Agriculture at forest edges in Sebitoli alters chimpanzee behavior 

After learning that hungry chimpanzees feeding on maize fields bordering forests in Uganda benefit from the nutrition of the crops, the study also points to exposure to pesticides as a drawback. Exposure to pesticides in crops and water can threaten chimp health with deformities and fertility problems. Previous studies in the study’s region link the use of organophosphates, pyrethroids and other pesticides like carbofuran, an insecticide that was canceled for use by the U.S. EPA in 2009, with negative health effects on the chimps.  

At first, the researchers assumed that the chimps look for food in croplands when fruit-bearing trees and other sources of forest food are in low supply but couldn’t confirm this in their findings, published in PLOS One this month. Instead, they think the chimps may prefer the maize crops for their high nutrients and easier access over wild foods. For over a year, the researchers monitored with cameras a forest-maize interface of eight square miles to observe the primates in the Sebitoli region of Kibale National Park, known for its biodiversity and chimpanzee population. 

The study suggests that farmers could increase their vigilance in monitoring the fields at night when the chimps visit and consider other 24-hour methods for deterrence. Farmers guard their fields during the day from other visitors like elephants to prevent extensive damage to their crops, prompting the chimps to forage the fields at night in smaller groups. Chimps are diurnal but likely choose to disrupt their sleep for easier calories from maize crops. Rarely do they forage wild foods from the forest at night, signaling human encroachment. The researchers also propose palatable crops relocate away from reserve boundaries or nonfood crops are grown instead near forest edges to prevent unnecessary harm to the endangered chimps.  
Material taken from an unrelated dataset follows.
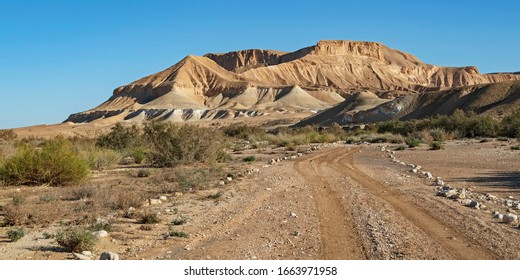 the jeep road running through the nahal zin stream bed in the negev in israel with stunning barren desert mountains and blue sky in the background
Tea, banana, eucalyptus and maize crops are grown in the area and the researchers recommend that pesticide exposure on chimps in the Sebitoli area also be investigated further. While the researchers do not suggest changes to farming practices as a way to manage the adverse effects of pesticides for the region, organic agriculture is known to reduce pesticide use in the U.S. (including corn crops) as it relies on low-impact practices without synthetic chemical interventions.